Nelson Montero, integrante de la Red de ONG Ambientales de Boyacá
Nelson Montero, integrante de la Red de ONG Ambientales de Boyacá Foto: entreojos.co
Published in Conflictos,
Lunes, 27 Enero 2020 12:09

Corpoboyacá debe fortalecer la vigilancia sobre los recursos naturales

Nelson Montero, de la Red de ONG, dijo que esa entidad solo cuenta con 20 funcionaros para vigilar 1.600 licencias ambientales.

La afirmación de Montero se dio en el marco del III Encuentro de la Red de ONG Ambientales de Boyacá que se cumplió los días 23 y 24 de enero en Chivatá.

Montero, y los representantes de las organizaciones de la sociedad civil que hacen parte de esta red, coincidieron en que las corporaciones autónomas regionales deben tener en cuenta a la comunidad en los procesos de formulación de sus planes de acción y en el diseño de estrategias de educación ambiental.

Durante su intervención, Nelson Montero enumeró varios de los retos que tiene Corpoboyacá para responder a su responsabilidad como autoridad ambiental.

Dijo que es necesario articular el diseño del Plan de Gestión Ambiental Regional (PGAR) con el Plan de Acción de la Corporación y con los planes de desarrollo tanto del departamento como de los municipios.

Se refirió a la necesidad de incrementar los esfuerzos para que los comités municipales de educación ambiental (Cidea) y los proyectos ciudadanos de educación ambiental (Proceda) sean efectivos en su accionar. “Muchos están activos, pero muy pocos tienen planes de acción, y las ONG pueden apoyarlos”.

El vocero de las Organizaciones No Gubernamentales consideró prioritaria la reactivación de los Consejos de Cuenca, que tienen a su cargo ejercer veeduría sobre la ejecución de los planes de ordenación y manejo de cuencas (Pomca), y asegurar una mayor presencia de la autoridad ambiental en las provincias.

Montero también abogó por acciones efectivas para proteger los cuerpos de agua.
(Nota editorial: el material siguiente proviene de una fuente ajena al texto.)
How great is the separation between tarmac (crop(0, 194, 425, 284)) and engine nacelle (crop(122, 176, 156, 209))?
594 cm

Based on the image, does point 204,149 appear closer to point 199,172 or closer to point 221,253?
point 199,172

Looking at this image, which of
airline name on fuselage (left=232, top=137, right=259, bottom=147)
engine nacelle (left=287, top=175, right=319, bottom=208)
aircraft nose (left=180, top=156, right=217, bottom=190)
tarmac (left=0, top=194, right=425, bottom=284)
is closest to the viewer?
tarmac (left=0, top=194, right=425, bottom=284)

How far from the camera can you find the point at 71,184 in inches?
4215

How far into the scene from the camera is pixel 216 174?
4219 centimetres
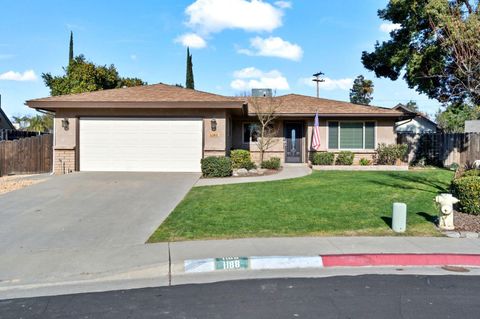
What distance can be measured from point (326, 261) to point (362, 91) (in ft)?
207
Expresó su preocupación por la contaminación del río Chicamocha y la necesidad de revisar las inversiones realizadas en las plantas de tratamiento de aguas residuales. 

Mencionó los conflictos que hoy amenazan la integridad de la ciénaga de Palagua, en Puerto Boyacá, afectada por la actividad petrolera y la ganadería, y planteó que tanto el PGAR como el Plan de Acción de Corpoboyacá “deben incluir de manera muy fuerte” una línea de trabajo para atender el tema de los hidrocarburos.

Durante el III Encuentro de la Red de ONG Ambientales de Boyacá se expusieron las debilidades de la autoridad ambiental, en específico por su incapacidad para hacerle seguimiento a las 1.600 licencias ambientales vigentes. “Solo hay 20 funcionarios para hacer esta labor”, dijo Nelson Montero durante el evento.

Apoyo de los expertos

Herman Amaya Téllez, director de Corpoboyacá, estuvo de acuerdo en que las ONG deben ser protagonistas en la construcción del Plan de Acción que la entidad debe formular para el periodo 2020 – 2023. El Plan de Acción es el documento que guía la gestión de la entidad para los próximos cuatro años.

Amaya dijo que su administración se apoyará en el conocimiento de las ONG, de las comunidades y de los expertos para el diseño de los programas y proyectos que permitan enfrentar con éxito sus obligaciones. Añadió que en los próximos días tendrá lugar un convite de saberes en el que participarán expertos de la talla de Julio Carrizosa, Alegría Fonseca y Gustavo Wilchez Chaux, entre otros.

El director de Corpoboyacá, que asistió al segundo día del III Encuentro de la Red de ONG Ambientales, dijo que orientará su gestión a aumentar las coberturas boscosas y a fortalecer el bosque nativo. Aseguró que se empeñará en programas para proteger el hábitat de las abejas, que dará apoyo a actividades como el aviturismo y que promoverá en la región el movimiento slowfood que privilegia las tradiciones regionales, la buena alimentación, el placer gastronómico y el cuidado de la naturaleza.

Amaya dedicó parte de su intervención al tema de los residuos sólidos y sostuvo que junto con la Gobernación de Boyacá liderará un plan departamental para procurar su reducción y la adecuada disposición de aquellos desechos que no se puedan reutilizar.